Sensitivity analysis and financial models
If we've built our financial model correctly, when we get done, the whole model should be tied together so that any change to the model dynamically updates across the entire spreadsheet. This is very useful when dealing with practical problems like the need to account for different kinds of scenarios that may arise in corporate finance.
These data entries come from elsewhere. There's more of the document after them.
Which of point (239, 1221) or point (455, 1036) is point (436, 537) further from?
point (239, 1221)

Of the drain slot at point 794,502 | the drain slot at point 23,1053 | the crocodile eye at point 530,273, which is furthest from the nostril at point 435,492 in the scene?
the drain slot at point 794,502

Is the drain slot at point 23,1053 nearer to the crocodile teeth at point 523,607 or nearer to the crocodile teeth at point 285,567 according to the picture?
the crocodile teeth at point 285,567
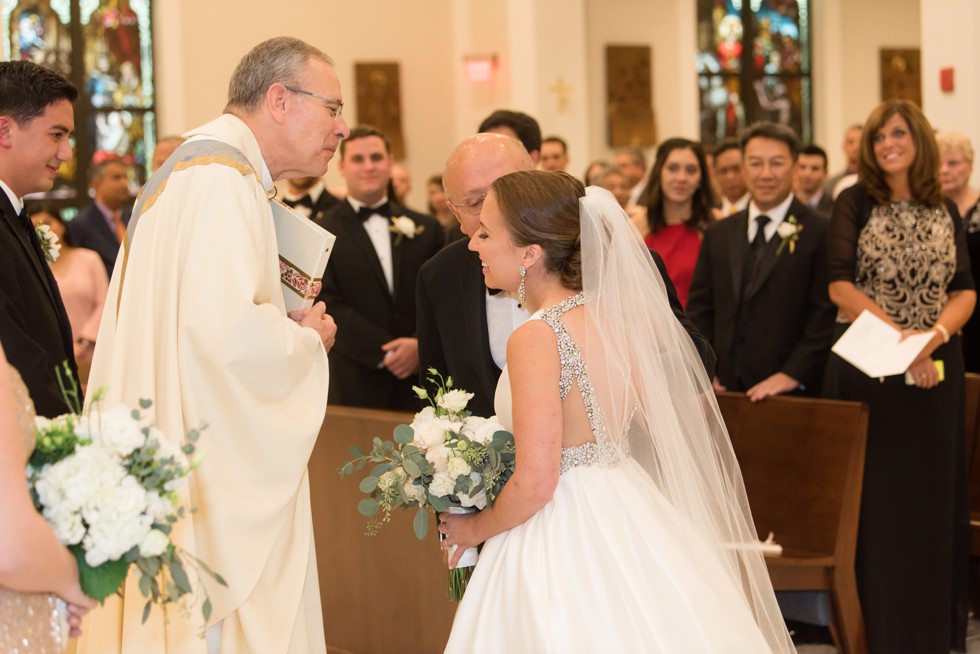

Let me show you what I'm referring to. I'm in the 03_02_Begin Excel spreadsheet. Now what we have here are the revenue projections and other projections that we've made over time, and they're tied to our revenues, our net income, our earnings per share, and of course the various balance sheet and cash flow statement items. Now, let's pretend that the firm is concerned about a recession going forward. Well, we've assumed for 2019 that we'll have revenue growth of 6.3%. But there's nothing magical about that assumption. Indeed, it's not even a very sophisticated assumption. It's simply based on an average of revenue growth over the last four years. It's much more realistic to be using specific forecasts for that year, so if we're projecting a minor recession towards the end of 2019 and then a deepening recession that might hit revenues by, say, 9% in 2020 before starting to taper off, what's this going to do to the firm? Well, let's take a look. We've gone from having positive revenue growth over time to relatively negative revenue growth. How's this impact our earnings per share? Well, we go from $3.41 in earnings per share down to $2.84 in 2020. Moreover, the feedback effects over time impact the firm, right? We see that the firm's growth rate is much weaker than it was before. So in this context, we can go through and we can use single changes about what might happen in the economy such as economic projections to directly determine what we think our forecast earnings will be. Let's pretend that we're betting on a strong rebound after that recession. We've going to have a 6% upgrowth in that year and maybe an additional seven the following year. What's that do to our earnings per share? Well now, they leap forward towards the end of the period, finishing up $3.35 per share. Hopefully at this point, you have a better idea how we can go through and adjust our specific assumptions based on individual projections and see how that dynamically flows through the rest of our model.